Monday, Jul. 21, 1975

A'Spy' in the White House?

Bombarded by criticism and hounded by investigations, the CIA is beginning to take on some of the characteristics of the State Department during the McCarthy era in the early 1950s: morale is falling, effectiveness is diminishing, recruiting is becoming tougher, and good men are wary of committing their thoughts to paper in memos and recommendations that might come back to haunt them some day. Last week the pressure on the besieged CIA continued with a welter of new accusations.

The most sensational charge was that the CIA had secretly planted its agents not only in the Treasury, Commerce and many other departments but also in Richard Nixon's White House. What was more, the alleged top agent was no file clerk or chauffeur but Alexander Butterfield, the former presidential deputy assistant who did as much as anyone to break open the Watergate scandal. It was Butterfield who supervised Nixon's notorious taping system. When an aide to the Senate Watergate committee casually asked Butterfield in July 1973 if conversations had been taped in the White House, Butterfield forthrightly said yes, and Nixon's fate was sealed.

The report that Butterfield had been a CIA man was persuasively denied by many sources, but it started a wave of speculation about how high and wide the agency had spread its covert operations. More basically, it produced a rare glimpse into the mysterious workings of the CIA and its use of "contact" people in Government agencies.

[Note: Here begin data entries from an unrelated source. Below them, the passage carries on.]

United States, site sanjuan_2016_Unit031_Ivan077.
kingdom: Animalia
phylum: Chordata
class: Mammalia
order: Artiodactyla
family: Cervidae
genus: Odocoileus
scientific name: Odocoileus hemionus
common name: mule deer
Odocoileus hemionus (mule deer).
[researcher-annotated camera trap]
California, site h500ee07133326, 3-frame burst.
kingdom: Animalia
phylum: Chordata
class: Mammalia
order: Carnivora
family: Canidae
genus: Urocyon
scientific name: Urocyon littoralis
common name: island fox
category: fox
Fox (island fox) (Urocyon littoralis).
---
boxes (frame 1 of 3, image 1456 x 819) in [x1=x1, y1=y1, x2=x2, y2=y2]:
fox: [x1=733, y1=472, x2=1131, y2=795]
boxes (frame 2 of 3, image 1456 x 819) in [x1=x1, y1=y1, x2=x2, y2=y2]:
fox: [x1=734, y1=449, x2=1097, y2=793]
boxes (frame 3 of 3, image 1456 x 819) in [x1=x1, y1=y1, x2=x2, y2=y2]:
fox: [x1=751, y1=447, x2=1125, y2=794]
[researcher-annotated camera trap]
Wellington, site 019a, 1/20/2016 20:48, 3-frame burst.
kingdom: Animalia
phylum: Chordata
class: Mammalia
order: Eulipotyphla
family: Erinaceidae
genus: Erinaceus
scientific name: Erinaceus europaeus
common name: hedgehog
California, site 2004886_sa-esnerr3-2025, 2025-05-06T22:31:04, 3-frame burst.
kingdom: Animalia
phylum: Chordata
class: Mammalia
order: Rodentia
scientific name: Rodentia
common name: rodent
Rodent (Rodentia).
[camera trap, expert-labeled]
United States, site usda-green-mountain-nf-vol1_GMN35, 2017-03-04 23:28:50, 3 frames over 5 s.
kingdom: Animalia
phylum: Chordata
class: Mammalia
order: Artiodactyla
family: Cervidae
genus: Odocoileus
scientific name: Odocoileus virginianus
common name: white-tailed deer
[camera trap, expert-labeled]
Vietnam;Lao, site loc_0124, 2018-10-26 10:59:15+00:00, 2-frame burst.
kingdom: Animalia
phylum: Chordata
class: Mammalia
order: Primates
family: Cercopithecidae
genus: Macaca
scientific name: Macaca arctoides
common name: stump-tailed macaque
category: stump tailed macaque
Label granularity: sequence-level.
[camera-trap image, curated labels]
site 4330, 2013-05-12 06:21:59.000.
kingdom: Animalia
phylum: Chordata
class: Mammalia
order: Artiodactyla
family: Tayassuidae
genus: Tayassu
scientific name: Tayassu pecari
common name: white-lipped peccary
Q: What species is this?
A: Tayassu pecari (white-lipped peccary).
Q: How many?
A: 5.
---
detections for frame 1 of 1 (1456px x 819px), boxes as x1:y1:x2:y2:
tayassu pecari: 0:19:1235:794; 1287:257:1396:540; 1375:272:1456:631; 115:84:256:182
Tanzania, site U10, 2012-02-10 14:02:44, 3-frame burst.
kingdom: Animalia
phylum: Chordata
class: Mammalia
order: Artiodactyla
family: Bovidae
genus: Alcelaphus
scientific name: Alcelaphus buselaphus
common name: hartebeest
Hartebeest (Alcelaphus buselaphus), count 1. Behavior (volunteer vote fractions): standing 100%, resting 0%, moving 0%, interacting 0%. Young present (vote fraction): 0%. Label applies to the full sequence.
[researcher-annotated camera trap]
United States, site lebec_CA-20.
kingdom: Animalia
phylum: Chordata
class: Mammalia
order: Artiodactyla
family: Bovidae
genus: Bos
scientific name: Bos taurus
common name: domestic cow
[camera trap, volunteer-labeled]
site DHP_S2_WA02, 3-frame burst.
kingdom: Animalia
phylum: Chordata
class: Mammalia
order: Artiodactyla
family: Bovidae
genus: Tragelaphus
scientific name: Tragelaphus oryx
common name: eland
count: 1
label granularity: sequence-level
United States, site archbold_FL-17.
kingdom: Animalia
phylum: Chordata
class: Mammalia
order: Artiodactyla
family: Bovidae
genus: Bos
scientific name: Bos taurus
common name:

The story began last week when Congressmen Robert Kasten and Ronald Dellums, members of the House committee investigating the CIA, reported that the agency had planted its own operatives in the White House and many other arms of Government. Both men said that the committee's staff director, A. Searle Field, had reviewed CIA documents reporting such plants. The next day the agency's alleged man in the White House was named by L. Fletcher Prouty, 57, who retired as an Air Force colonel in 1963.

For nine years, while still in the Air Force, Prouty was a contact for the CIA in the Pentagon.

As such, he had acted as a liaison between the two establishments. Last week he said he had learned in 1971 that the CIA'S contact in the White House was Butterfield. At the time, Prouty was looking for access to the White House to get help for a project involving U.S. prisoners of war in Viet Nam. His CIA connections referred him to Howard Hunt, the convicted Watergate burglar and a longtime CIA agent. "If you're a Rotarian," explains Prouty, "you go to a member of the Rotary Club." The old school tie worked. Prouty said that Hunt, who was working for a CIA front company, told him, "My contact is Butterfield.

There'll be no problem with it.

Give me a week or so." Soon after, said Prouty, the White House began to help.

Still, Prouty did not go so far as to call Butterfield a CIA "spy" in the White House. Indeed, from what Prouty said, Butterfield was performing only the traditional role of contact in Washington--acting as a go-between. The CIA, like most federal departments, relies heavily on contact men in other agencies to look out for its interests.

Prouty cited his own experience as a contact man. At the beginning of 1960, the CIA wanted to fly two Cubans into Cuba in the hope that they might assassinate Fidel Castro. As a contact in the Pentagon, Prouty was approached by the CIA to see that the plan worked smoothly. Said he: "I set it all up, made sure some [U.S.] fighter plane didn't shoot us down."

Vicious Nonsense. It was long rumored in Washington that Butterfield had been the "CIA man" in the White House and that the relationship was known to Nixon. As a contact, Butterfield would have routinely handled requests from the CIA. That certainly did not make him an "agent." CIA Director William Colby angrily maintained that the claim that the agency had infiltrated the White House was "outrageous, vicious nonsense." Without clearing Butterfield unequivocally, the White House declared that as far as it knew, no presidential aide had ever acted as "a secret CIA agent."

The CIA may not have "infiltrated" the White House, as charged, but the bothersome question remained of just when a contact man becomes so loyal to the agency that in effect he turns into its agent. As time goes on, the congressional committees investigating the CIA will want to know more about the agency's invisible web of influence that stretches throughout Washington. The CIA's ordeal has a long, long way to go.